Crítica - Thor: Amor e Trovão

Atualizado: 6 de jul.

Depois de dois primeiros filmes esquecíveis do deus do trovão, o Ragnarok anterior ao Guerra Infinita foi um alento aos fãs do MCU (o Multiverso não estava estabelecido ainda, então é apenas Universo Cinematográfico da Marvel). Vendo que a fórmula de não se levar a sério havia funcionado, (in) Taika Waititi (we trust) parece ter entendido que estava com a faca e o queijo na mão pra poder trazer o melhor dos arcos de Thor e o fez em Ana Raio e Zé Trovão.



Thor: Amor e Trovão segue a linha do seu antecessor, que é fazer piada atrás de piada sem medo de ser feliz e explorar arcos dos quadrinhos que permitem a farofa rolar solta, em quase duas horas de longa. É bem perceptível que Chris Hemsworth (Zé Trovão) entendeu a sua função, se joga na hora de fazer muito humor e piadas e botar sua bela raba pra jogo (sim. No filme não tem a tarja do trailer). Dessa vez, é na base do humor que a tão questionada sintonia entre Chris e Natalie Portman (Ana Raio) fica mais redonda, somando ao fato de Tessa Thompson (Rei Valquíria. Sim, tá escrito certo) se fazer bem presente e ajudando a dividir o peso da atuação coadjuvante. Nunca esquecer das cabras, que são um espetáculo à parte e são as maiores estrelas.


Devo falar que os diálogos são excelentes e o roteiro mantém seu equilíbrio, estabelecendo uma ótima jornada do herói e sendo bem assertivo quando precisa mudar o tom e as cores (quando não perde o colorido todo), principalmente quando o Gorr (Christian Bale) aparece em tela, desde sua primeira aparição quando há um questionamento interessantíssimo sobre a motivação de se acreditar em um deus e basta pouco pra fundamentar a construção de um ótimo vilão que mostra sua força, mesmo tendo pouco tempo de tela.

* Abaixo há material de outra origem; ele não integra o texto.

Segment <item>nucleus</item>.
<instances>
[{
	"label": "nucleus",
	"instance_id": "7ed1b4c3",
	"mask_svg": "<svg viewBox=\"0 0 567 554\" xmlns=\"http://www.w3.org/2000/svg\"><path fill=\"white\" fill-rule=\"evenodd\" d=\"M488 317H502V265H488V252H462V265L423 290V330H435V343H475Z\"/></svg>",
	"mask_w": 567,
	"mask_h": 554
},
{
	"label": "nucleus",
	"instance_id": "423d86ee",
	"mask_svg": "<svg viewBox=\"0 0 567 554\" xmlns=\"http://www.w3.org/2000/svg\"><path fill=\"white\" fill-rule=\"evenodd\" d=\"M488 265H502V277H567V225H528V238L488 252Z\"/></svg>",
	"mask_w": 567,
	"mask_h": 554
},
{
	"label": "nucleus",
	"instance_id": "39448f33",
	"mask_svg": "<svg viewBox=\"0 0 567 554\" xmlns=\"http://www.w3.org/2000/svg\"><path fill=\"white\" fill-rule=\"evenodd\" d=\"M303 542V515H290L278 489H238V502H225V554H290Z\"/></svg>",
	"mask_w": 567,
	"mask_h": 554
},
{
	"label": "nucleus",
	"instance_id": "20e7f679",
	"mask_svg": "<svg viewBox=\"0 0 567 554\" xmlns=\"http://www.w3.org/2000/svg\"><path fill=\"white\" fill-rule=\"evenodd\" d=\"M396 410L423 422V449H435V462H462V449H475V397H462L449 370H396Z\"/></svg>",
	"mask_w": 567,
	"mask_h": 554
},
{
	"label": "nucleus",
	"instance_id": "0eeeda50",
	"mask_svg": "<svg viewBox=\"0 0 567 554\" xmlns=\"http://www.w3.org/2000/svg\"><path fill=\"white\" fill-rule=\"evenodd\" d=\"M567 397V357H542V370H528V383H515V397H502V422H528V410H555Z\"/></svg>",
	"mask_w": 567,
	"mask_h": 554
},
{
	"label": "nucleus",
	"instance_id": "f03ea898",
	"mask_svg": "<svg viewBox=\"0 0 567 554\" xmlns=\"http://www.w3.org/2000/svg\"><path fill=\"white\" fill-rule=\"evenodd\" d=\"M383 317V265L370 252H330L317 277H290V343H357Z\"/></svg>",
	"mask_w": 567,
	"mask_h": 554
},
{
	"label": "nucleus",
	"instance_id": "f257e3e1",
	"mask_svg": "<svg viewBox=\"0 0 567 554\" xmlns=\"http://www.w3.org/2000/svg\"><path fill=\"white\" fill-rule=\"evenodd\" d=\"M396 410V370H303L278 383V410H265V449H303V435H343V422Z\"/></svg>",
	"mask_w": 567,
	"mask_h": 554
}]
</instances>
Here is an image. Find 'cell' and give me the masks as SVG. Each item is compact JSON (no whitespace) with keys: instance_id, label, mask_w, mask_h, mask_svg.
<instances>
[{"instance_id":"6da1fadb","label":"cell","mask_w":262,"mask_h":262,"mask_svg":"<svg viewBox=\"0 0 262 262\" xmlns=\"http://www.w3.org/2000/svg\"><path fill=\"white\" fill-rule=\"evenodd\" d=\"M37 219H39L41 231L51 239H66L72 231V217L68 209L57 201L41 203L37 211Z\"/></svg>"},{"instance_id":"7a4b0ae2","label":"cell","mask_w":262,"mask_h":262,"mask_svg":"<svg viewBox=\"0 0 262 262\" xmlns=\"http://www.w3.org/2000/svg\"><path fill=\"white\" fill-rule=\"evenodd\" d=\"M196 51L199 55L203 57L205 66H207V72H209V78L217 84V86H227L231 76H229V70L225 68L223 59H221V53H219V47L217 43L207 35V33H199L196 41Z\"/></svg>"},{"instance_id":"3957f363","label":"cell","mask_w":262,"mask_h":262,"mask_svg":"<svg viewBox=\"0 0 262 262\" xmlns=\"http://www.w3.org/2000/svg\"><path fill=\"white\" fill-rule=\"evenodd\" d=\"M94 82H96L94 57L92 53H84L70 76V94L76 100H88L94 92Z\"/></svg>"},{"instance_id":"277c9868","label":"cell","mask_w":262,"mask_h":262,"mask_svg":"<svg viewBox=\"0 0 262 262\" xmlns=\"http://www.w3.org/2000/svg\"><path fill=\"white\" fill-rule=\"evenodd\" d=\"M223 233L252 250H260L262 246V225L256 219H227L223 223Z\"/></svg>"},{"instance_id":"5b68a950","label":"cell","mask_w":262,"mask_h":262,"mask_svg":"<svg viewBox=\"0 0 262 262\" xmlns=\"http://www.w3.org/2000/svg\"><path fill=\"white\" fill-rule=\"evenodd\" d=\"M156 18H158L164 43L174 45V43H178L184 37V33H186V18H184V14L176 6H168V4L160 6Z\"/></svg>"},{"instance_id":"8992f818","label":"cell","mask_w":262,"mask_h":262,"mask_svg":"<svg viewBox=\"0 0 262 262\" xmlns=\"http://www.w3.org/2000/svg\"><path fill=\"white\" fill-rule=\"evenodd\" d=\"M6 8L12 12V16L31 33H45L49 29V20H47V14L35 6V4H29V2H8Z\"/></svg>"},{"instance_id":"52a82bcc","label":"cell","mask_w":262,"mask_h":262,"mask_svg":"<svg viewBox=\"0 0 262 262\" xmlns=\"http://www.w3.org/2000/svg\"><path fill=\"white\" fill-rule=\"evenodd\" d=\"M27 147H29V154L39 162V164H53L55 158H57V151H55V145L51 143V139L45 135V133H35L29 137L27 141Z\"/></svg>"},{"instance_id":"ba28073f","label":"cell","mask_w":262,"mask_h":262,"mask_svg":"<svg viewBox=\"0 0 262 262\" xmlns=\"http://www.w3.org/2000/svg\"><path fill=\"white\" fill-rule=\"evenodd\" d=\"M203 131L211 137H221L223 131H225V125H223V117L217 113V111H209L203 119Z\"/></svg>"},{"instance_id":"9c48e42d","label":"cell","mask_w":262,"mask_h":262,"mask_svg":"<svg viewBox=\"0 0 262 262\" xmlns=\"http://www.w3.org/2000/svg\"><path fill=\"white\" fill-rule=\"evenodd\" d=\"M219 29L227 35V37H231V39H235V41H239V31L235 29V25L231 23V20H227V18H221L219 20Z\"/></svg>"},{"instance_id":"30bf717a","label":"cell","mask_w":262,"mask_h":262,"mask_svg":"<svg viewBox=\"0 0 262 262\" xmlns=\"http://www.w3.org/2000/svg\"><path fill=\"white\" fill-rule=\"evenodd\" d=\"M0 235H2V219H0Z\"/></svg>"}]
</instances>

Os efeitos visuais são lindos, a trilha sonora repleta de rock dos anos 80 é espetacular, as atuações são ótimas, o humor e piadas são o ponto alto desse filme, Taika Waititi é um fenômeno. Nele nós confiamos em seguir trabalhando na Marvel (e em Star Wars. Não custa sonhar) porque ele acertou de novo. Acertou mais do que antes. Thor: Amor e Trovão é o filme mais engraçado da Marvel e tem um dos terceiros atos (aquela parte final do filme) mais divertidos de se assistir no MCM (agora sim é Multiverso Cinematográfico da Marvel). É um filme que vale muito a pena e obviamente vai ter a nota máxima.


Nota: 5 acarajés completos e sem pimenta.



Fica! Tem bolo e DUAS cenas pós-créditos.


A aparição de Russell Crowe é maravilhosa durante o filme. Ele interpreta Zeus, bota o Thor com a bunda de fora e pode fazer mais coisas do que aparenta. Mantenha sua atenção. Além disso, a segunda cena pós-créditos é bonita. Vale a pena ficar até o final pra ver. Caso você seja uma pessoa que gosta de teorizar, essa cena pode trazer muito material pra conspirar. Aproveite o filme.


Ficha Técnica:


Nome Original: Thor: Love And Thunder

Gênero: de herói, humor e piadas, porradaria e rock'n'roll.

Duração: 1h59min

Elenco: Chris Hemsworth, Natalie Portman, Tessa Thompson, Taika Waititi, Christian Bale, Russell Crowe, Cabras e fãs de Guns N' Roses. Participação especial: Os Guardiões da Galáxia.

Roteiro: Taika Waititi, Jennifer Kaytin Robinson

Direção: Taika Waititi

Produção: Papai Kevin Feige, Louis D'Esposito, Victoria Alonso e Chris Hemsworth (fala dele!)